Em princípio, o embargo acordado duraria apenas algumas horas, mas logo os jornalistas foram informados de que ao fim da Segunda Guerra Mundial só poderia ser noticiado 36 horas depois, às três da tarde do dia seguinte.
Só que passadas doze horas da capitulação, uma pequena rádio alemã da cidade de Flensburg vazara a informação e Kennedy procurou dobrar os censores americanos. Nada feito.
“O general Eisenhower até desejaria que a notícia seja divulgada de imediato para que vidas sejam salvas, mas suas mãos estão atadas por esferas políticas superiores”, respondeu-lhe à época o porta-voz do comandante.
As esferas políticas superiores chamavam-se Stalin, Truman e Winston Churchill. Os três haviam concordado em bloquear a notícia da capitulação por um dia para dar tempo ao marechal russo de também preparar a cerimônia de rendição que presidiria em Berlim.
Assim, todos fariam comunicados simultâneos a seus povos, pontualmente às 3 horas da tarde do dia 8 de maio de 1945.
Kennedy tomou a decisão de furar unilateralmente o acordo ao constatar que não estaria colocando em risco a vida de nenhum soldado. Pelo contrário, abreviaria a matança em algumas horas, o que já era muito.

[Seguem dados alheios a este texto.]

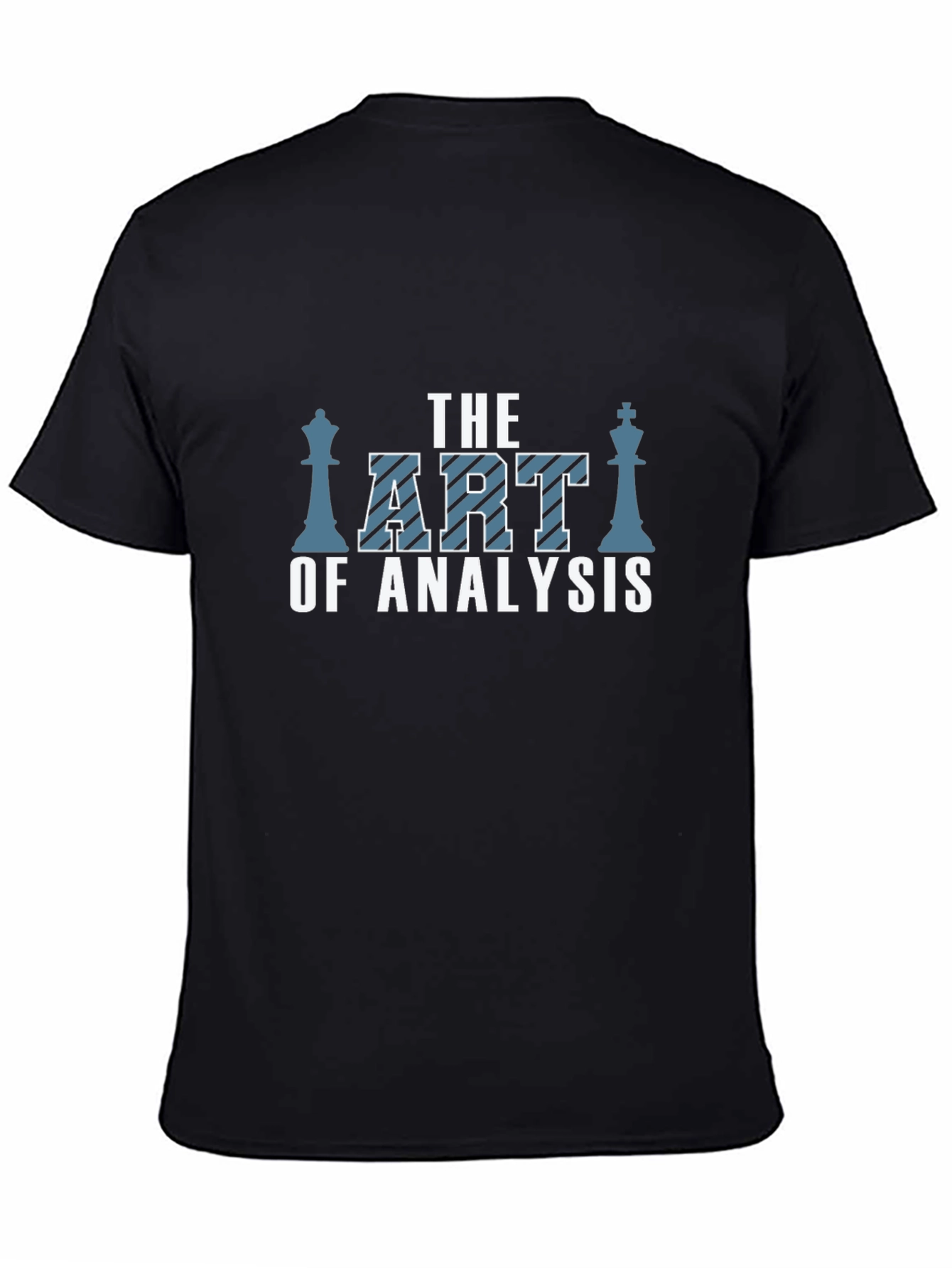 The Art of Analysis Chess T-Shirt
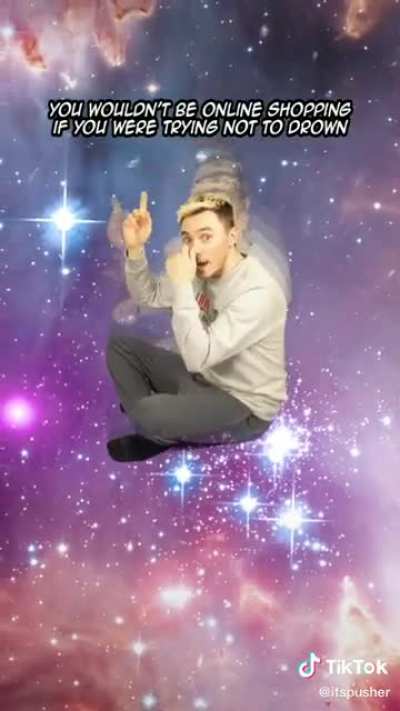 It's a scam to go to mars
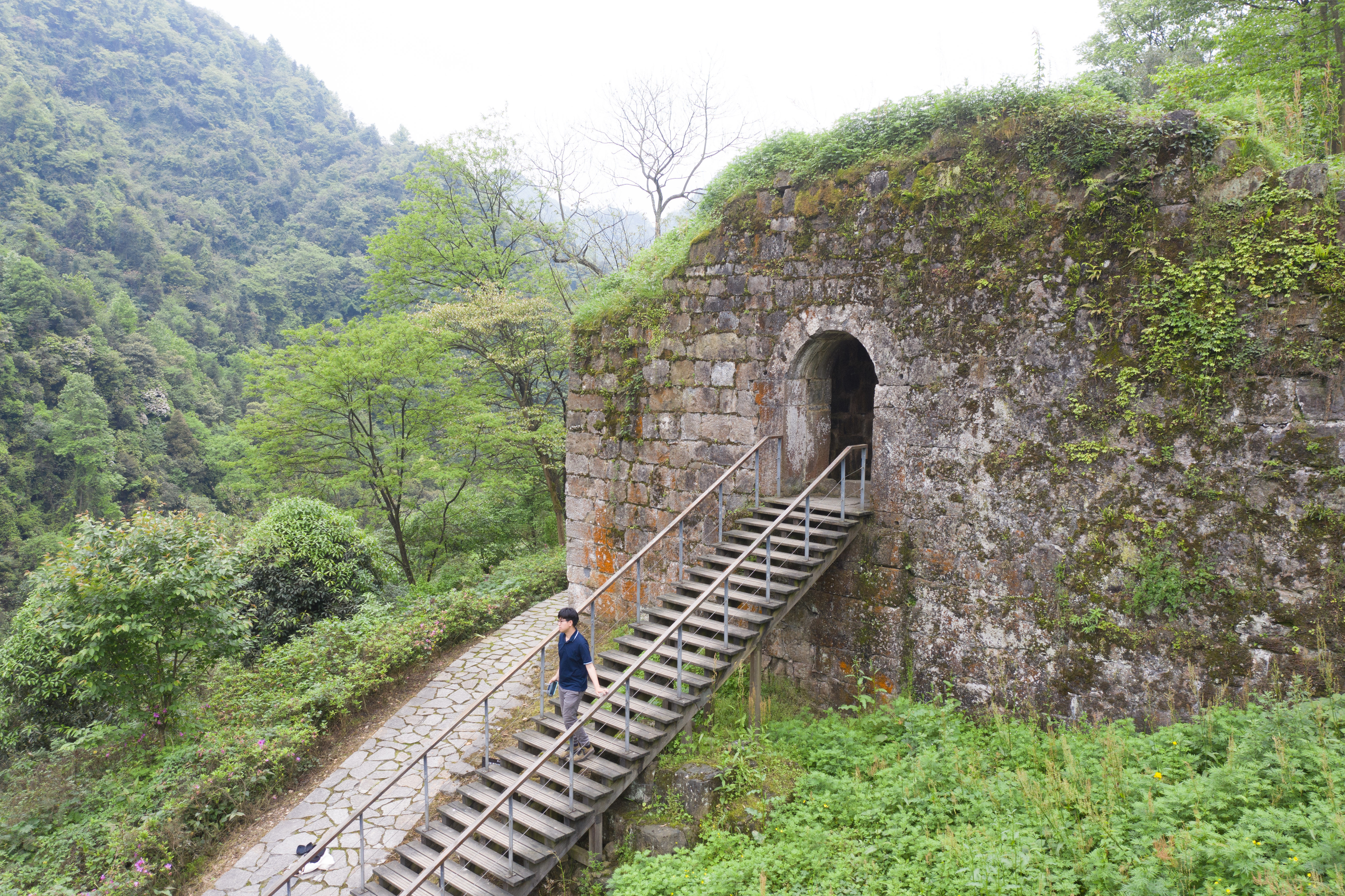 贵州北部之旅，近看三省奇迹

De fato, naquele mesmo 7 de maio, um submarino alemão afundara duas embarcações na costa da Escócia e os combates prosseguiram na Checoslováquia e na Iugoslávia. Ademais, com a assinatura da rendição, a própria função dos censores militares perdia validade, a seu ver.
Duas vozes contundentes saíram em sua defesa à época. A primeira foi a de A. J. Liebling, na revista “New Yorker”, em artigo intitulado “A rendição da AP”. A segunda foi a de Wes Gallagher, despachado pela Associated Press para substituir Kennedy no escritório de Paris.
Por ocasião de seu primeiro encontro com Eisenhower, o repórter comentou com o general que no lugar do antecessor teria feito a mesma coisa, acrescentando: “Apenas teria lhe telefonado antes.”
Ike retorquiu que, nessa hipótese, teria ordenado sua prisão. Resposta de Gallagher: “Mas isso não teria abortado a notícia.”